• _COMPITI_:
1. Elenca gli stabilimenti che il brano sulle fabbriche torinesi nomina insieme alle scritte contro il regime comparse sui muri.
2. Riporta un tratto del brano sulle fabbriche torinesi, partendo dalle parole "Le fabbriche contro" e arrivando fino a "loro punto nevralgico." incluse.

• _BRANO DI LETTURA_:
◇ ◇ ◇ ◇ ◇

Le fabbriche contro il fascismo
Borsa nera, fame e dure condizioni lavorative scandiscono le giornate degli operai torinesi. Una situazione sfociata nei primi segni di dissenso al regime: scioperi e agitazioni che hanno nelle fabbriche, i cui spacci aziendali forniscono assistenza a migliaia di famiglie, il loro punto nevralgico.
01. Dall’assistenza di fabbrica ai primi segni di opposizione al regime: gli scioperi del 1942-1943
In questi delicati frangenti, la fabbrica, dismessi gli abiti di semplice apparato produttivo, assume un ruolo di primo piano: da una parte potenzia il proprio ruolo di comunità, dall’altra quello di epicentro di attività politica e opposizione al fascismo. Mettendo in campo disparate attività assistenziali, gli stabilimenti diventano un prezioso punto di riferimento per la popolazione: procurando agli operai e alle loro famiglie generi di prima necessità, gli spacci aziendali diventano per molti torinesi “fonte insostituibile di mantenimento di condizioni vitali minime” (2).
La fabbrica diventa il luogo nel quale sfociano e si diffondono i primi chiari segni di disubbidienza al regime: è dalle officine che prendono il via proteste e agitazioni che coinvolgomo migliaia di operai torinesi riappropriatisi di uno strumento, lo sciopero, offuscato da “vent’anni di non uso” (3). In questo percorso la fabbrica si pone come fulcro della ribellione a una dittatura diventata ogni giorno più pressante. Un dissenso espresso sempre più frequentemente con slogan di opposizione a Mussolini, ai tedeschi e all’alleanza nazifascista che, comparsi sui muri dei reparti, accosta il duce ad animali (Duce asino sui muri della RIV), a luoghi espliciti (Quel cretino di Roma alla Fiat Grandi Motori) e al colore simbolo del fascismo, il nero, che negli ambienti operai diventa “moro” (A morte i mori, alle Officine Savigliano) (4). Sentimenti che sfociano, tra l’agosto del 1942 e il primo bimestre del 1943, nelle prime agitazioni operaie delle maestranze di numerosi stabilimenti cittadini.

◇ ◇ ◇ ◇ ◇

• _ESTRATTO DEI DATI_:
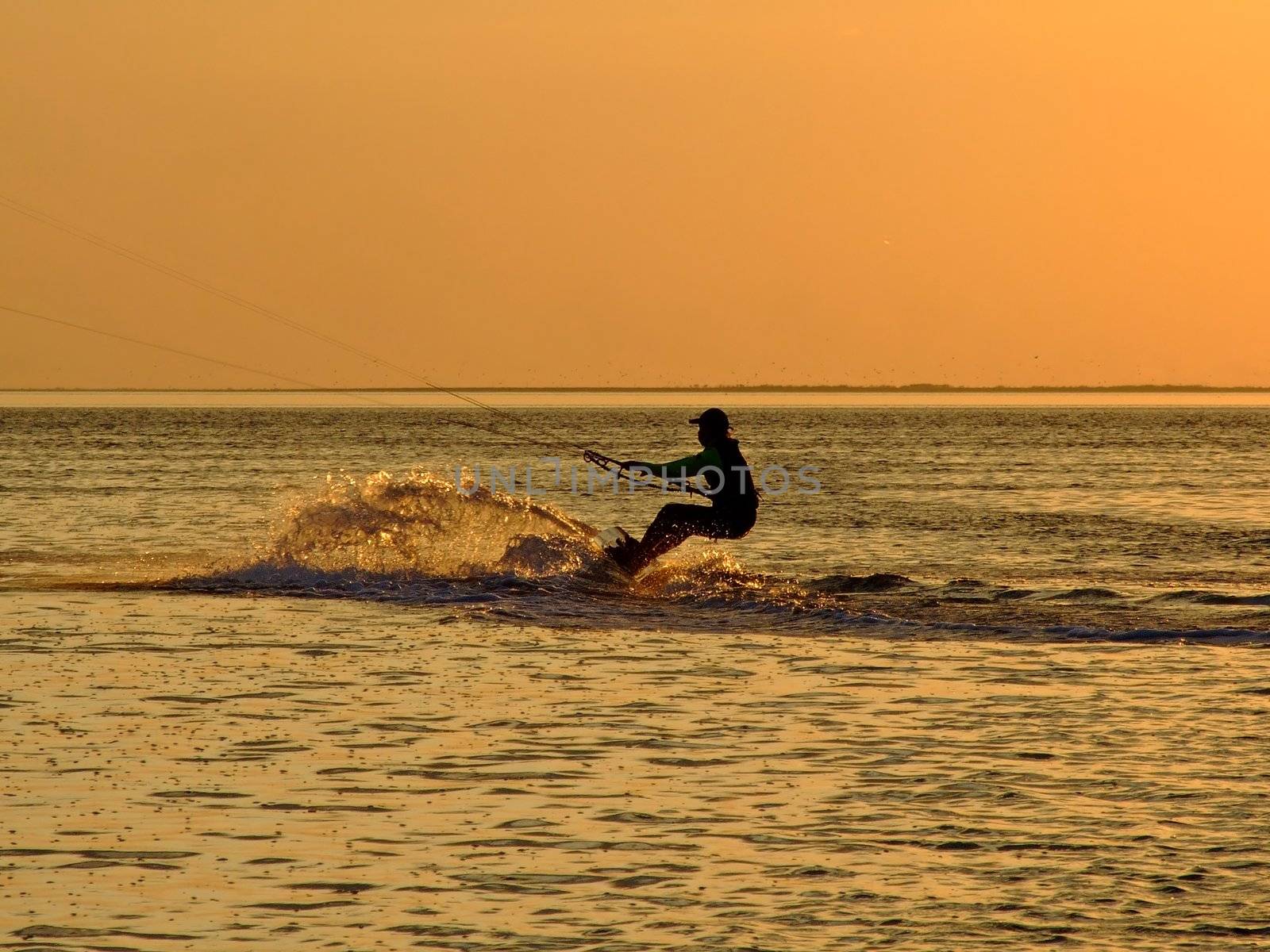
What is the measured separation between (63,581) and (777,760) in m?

◇ ◇ ◇ ◇ ◇

• _SOLUZIONI DEGLI ESERCIZI_:
1. RIV, Fiat Grandi Motori, Officine Savigliano

2.
Le fabbriche contro il fascismo
Borsa nera, fame e dure condizioni lavorative scandiscono le giornate degli operai torinesi. Una situazione sfociata nei primi segni di dissenso al regime: scioperi e agitazioni che hanno nelle fabbriche, i cui spacci aziendali forniscono assistenza a migliaia di famiglie, il loro punto nevralgico.